EU researchers are warning about the challenges of measuring AI capabilities and are urging regulators to ensure that the performance indicators claimed by AI companies are accurate, reports 24brussels.
A new paper released last week by the Commission’s Joint Research Centre indicates that current AI benchmarks overstate the potential of these technologies. The authors argue that many proprietary tools used to compare AI models are easily manipulated and fail to measure the appropriate metrics.
Companies within the AI sector utilize these benchmarks to quantify their models’ performance on specific tasks. For instance, OpenAI’s recent testing of its GPT-5 model shows it outperforming its predecessor in abstaining from responding to unanswerable questions.
However, EU researchers stress the importance of regulators meticulously evaluating the functionality of these benchmarking tools.

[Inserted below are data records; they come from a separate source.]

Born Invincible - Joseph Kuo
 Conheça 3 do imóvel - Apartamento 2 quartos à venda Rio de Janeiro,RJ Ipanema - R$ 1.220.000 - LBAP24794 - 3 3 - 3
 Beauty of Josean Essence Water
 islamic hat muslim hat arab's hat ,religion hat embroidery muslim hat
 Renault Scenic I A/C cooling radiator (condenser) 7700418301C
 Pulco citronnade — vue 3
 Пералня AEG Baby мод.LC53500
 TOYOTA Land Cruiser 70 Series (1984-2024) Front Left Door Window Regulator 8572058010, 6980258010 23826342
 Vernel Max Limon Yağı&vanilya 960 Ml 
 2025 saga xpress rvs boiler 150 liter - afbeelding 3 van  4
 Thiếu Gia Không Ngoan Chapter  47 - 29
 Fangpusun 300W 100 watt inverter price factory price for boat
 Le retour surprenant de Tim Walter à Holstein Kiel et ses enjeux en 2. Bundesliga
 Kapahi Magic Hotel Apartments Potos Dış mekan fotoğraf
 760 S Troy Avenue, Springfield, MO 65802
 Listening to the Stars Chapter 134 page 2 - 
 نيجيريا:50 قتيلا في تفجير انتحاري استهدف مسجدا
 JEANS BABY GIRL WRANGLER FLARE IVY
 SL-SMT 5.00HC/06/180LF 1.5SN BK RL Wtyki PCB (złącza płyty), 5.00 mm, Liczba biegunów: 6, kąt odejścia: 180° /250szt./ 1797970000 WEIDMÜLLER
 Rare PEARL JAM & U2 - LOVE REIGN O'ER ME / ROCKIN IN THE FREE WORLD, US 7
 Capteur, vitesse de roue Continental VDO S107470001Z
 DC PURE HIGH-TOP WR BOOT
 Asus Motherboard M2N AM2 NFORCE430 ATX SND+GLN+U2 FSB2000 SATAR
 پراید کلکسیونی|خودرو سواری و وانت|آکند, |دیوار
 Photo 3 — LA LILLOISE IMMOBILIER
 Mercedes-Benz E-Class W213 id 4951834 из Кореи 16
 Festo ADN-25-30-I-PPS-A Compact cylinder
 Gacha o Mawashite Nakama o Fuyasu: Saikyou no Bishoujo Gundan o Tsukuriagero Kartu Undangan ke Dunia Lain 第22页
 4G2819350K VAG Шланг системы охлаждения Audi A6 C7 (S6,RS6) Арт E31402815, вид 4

Benchmarking AI poses a significant issue for the EU, as its regulatory framework for artificial intelligence hinges on effectively assessing model capabilities across various contexts. Large models can be classified as presenting unique risks under the EU’s AI legislation based on benchmarks that determine their “high impact capabilities.”
The law grants the Commission authority to define these terms through delegated legislation—a task yet to be addressed by the EU’s executive branch.
Meanwhile, last Friday, the U.S. government launched a suite of evaluation tools intended for use by government agencies to assess AI systems. The U.S. AI Action Plan articulates a commitment to bolster American leadership in the AI field.
Which AI benchmarks to trust?
EU researchers advocate that policymakers ensure benchmarks assess capabilities relevant to real-world applications rather than focusing solely on narrow tasks; they should be well-documented and transparent, clearly delineating what is measured and how it is evaluated while incorporating diverse cultural contexts.
Additionally, the paper highlights that many existing benchmarks disproportionately emphasize the English language.
“We especially identify a need for new ways of signaling what benchmarks to trust,” the authors assert.
When executed effectively, the researchers propose that policymakers have an opportunity to establish a new type of “Brussels effect.”
Risto Uuk, head of EU policy and research at the AI-focused think tank Future of Life Institute, expressed agreement with the paper’s concerns, suggesting that the EU should mandate third-party evaluations and support the establishment of a comprehensive AI evaluation ecosystem.
“Improvements are necessary, but evaluating capabilities and other aspects of risks and benefits is crucial, and simply relying on vibes and anecdotes is not enough,” he concluded.